Espero os haya gustado los anteriores capítulos donde he mostrado el estudio sobre María Magdalena en la pintura y el Café de Noche de Vicent Van Gogh. En mi rosal están naciendo estos maravillosos «suspiros», viniendo a mi memoria ahora la historia reciente de mi ayudante Juan, que ya entregó ayer su trabajo a una empresa de Madrid, dedicada al mundo de los medicamentos. Me contó que está conociendo a una mujer, la encontró en una reunión de trabajo en el Hospital, se llama Carmen, auxiliar de enfermería. Juan, no paró de contarme todo cómo se miraban durante la reunión, pues con la mascarilla no pudieron ver más expresión.
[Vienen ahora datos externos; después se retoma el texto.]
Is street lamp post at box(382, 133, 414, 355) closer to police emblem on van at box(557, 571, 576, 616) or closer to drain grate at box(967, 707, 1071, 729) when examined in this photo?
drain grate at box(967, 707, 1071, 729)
En un momento de ese día, se quedaron los dos solos dirigiéndose a un ascensor y ahí, me cuenta Juan, que le preguntó algunas cosillas del Hospital, y ella amablemente le fue enseñando las dependencias. Ahí aprovechó le pidió el teléfono para verse otro día, que venga a Córdoba. Os puedo ya decir, que a Juan nunca lo había visto así, está emocionado con Carmen, y creo que habrá mucho más que contar con el tiempo. Yo, de momento, estaré para escuchar su historia de amor, y acompañarlo por si alguna vez necesitará algún consejo. Pues yo sé muy bien por lo que está disfrutando ahora con ella, pues ya lo vivo cada vez que me encuentro con mi Marta. 
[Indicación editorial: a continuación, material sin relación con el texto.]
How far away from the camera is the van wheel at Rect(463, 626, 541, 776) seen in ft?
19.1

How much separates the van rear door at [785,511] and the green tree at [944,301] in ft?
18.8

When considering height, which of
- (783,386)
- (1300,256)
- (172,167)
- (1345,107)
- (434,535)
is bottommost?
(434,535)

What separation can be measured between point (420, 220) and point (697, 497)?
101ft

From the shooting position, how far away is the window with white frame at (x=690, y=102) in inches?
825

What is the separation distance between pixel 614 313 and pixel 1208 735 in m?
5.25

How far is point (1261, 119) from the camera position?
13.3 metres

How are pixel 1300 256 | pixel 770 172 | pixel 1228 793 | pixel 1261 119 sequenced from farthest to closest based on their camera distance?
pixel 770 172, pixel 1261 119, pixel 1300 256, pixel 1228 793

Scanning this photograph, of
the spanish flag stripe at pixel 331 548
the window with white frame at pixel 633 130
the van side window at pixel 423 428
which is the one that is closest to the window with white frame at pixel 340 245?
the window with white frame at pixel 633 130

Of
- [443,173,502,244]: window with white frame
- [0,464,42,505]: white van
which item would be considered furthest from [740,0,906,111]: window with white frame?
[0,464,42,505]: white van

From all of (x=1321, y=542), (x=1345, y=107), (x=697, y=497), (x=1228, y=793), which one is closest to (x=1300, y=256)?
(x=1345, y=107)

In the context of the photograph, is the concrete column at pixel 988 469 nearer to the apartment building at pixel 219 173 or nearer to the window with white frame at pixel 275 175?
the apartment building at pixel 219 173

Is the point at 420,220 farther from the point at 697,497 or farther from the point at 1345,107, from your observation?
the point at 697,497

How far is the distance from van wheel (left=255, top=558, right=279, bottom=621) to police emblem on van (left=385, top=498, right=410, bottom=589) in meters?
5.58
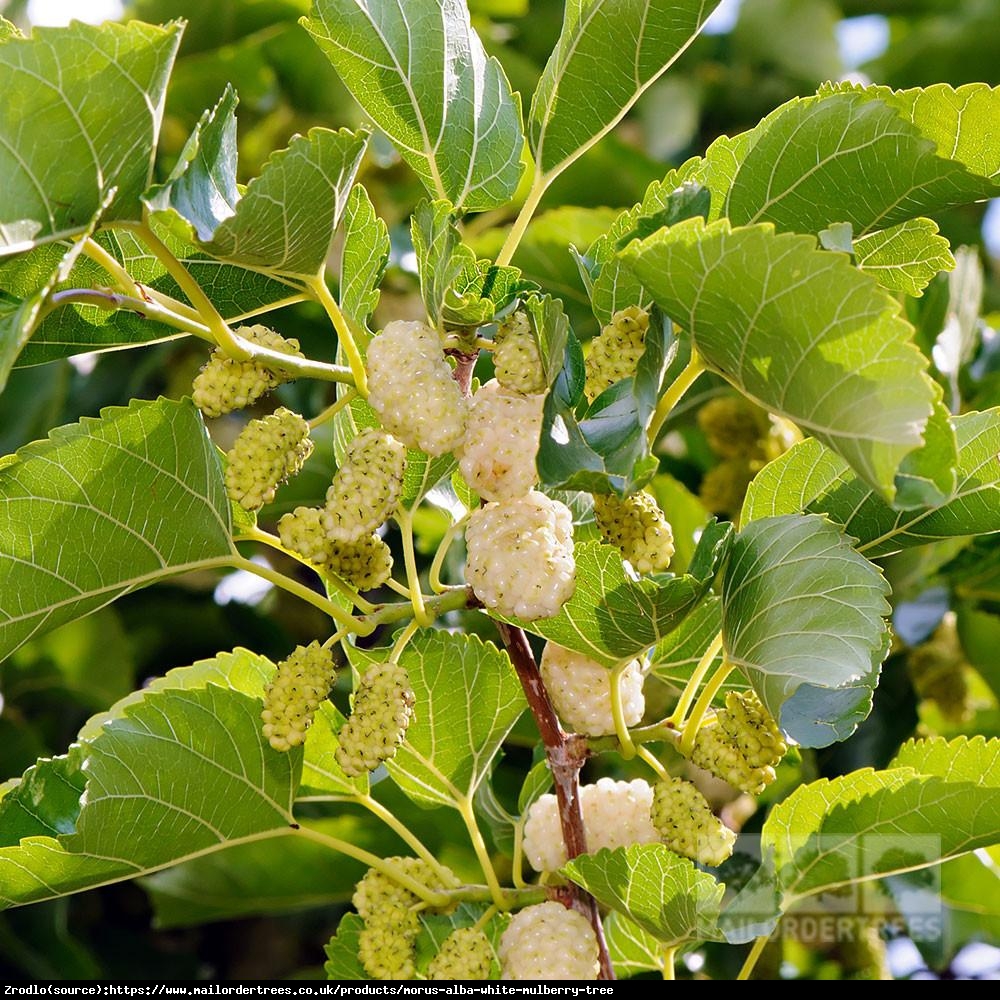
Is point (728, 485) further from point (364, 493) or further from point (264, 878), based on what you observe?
point (364, 493)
En unos días Lucía regresa de Sevilla, traerá los encargos que le pedí, y sé que Juan tiene que viajar a Sevilla, a unas jornadas de trabajo de su disciplina. El, a parte de investigar y ayudarme en la biblioteca, se dedica a marketing digital, asesorando a empresas y particulares. En Sevilla, tiene clientes en el mundo del Arte, y yo a veces le aconsejo y ayudo en contactos de artistas. Además ahora está cerrando un proyecto en el sector sanitario, y ya le he comentado que invite a Carmen a esa sesión de trabajo en Sevilla y Granada. Esperemos que me haga caso, y vaya a por ella, a por Carmen. 
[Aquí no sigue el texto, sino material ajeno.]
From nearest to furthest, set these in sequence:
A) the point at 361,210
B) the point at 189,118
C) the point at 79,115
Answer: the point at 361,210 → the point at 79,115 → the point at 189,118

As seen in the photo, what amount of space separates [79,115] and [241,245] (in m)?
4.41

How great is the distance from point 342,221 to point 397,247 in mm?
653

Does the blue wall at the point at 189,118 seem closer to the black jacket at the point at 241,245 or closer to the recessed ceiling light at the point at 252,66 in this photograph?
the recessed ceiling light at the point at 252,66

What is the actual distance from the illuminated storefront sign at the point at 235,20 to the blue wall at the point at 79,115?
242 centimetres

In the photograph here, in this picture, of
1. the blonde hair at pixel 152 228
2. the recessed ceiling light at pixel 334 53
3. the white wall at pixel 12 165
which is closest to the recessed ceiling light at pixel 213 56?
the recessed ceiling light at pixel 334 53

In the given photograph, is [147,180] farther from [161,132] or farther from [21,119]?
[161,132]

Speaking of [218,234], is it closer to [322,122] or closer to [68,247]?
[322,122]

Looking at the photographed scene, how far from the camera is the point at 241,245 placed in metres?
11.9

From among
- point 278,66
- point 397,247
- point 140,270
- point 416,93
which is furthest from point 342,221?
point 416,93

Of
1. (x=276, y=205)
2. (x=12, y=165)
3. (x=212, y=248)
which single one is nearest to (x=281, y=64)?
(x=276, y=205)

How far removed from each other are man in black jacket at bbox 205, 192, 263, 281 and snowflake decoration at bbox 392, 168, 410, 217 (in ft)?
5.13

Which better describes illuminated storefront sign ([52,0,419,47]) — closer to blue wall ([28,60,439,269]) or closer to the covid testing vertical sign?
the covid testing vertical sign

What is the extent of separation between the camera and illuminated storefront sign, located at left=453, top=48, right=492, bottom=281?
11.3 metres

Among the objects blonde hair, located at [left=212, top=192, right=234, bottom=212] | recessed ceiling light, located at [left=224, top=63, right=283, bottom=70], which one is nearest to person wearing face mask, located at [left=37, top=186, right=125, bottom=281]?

El otro día hablando con Gema, me contó que quiere ir este verano a Priego de Córdoba, al Museo del Paisaje, y recibir clases de un pintor de la comarca. Le voy a contar a Juan, para que le pregunte a Carmen por si ella sabe, pues en el mundo sanitario se mueve mucho el Arte, y los artistas, y de esta forma se acerca más. En Sevilla, le voy a recomentar a Juan algunos lugares para «enamorar mas» a su chica, jejeje, donde Marta y yo, estuvimos sucumbiendo en sábanas blancas nuestro amor desnudo en una noche lluvioso contemplando la Catedral de Sevilla. Escribiendo este recuerdo estoy sintiendo los besos alocados, las prietas manos juntas llenándonos de gozo y emocionando de vaho todo el baño con nuestra acelerada agitación sobre la pared. O el paseo por el barrio de Santa Cruz, donde nos adentramos en una casa con varios patios, terminando en una habitación en la que nos devoramos los dos en sumo éxtasis oliendo a azahar.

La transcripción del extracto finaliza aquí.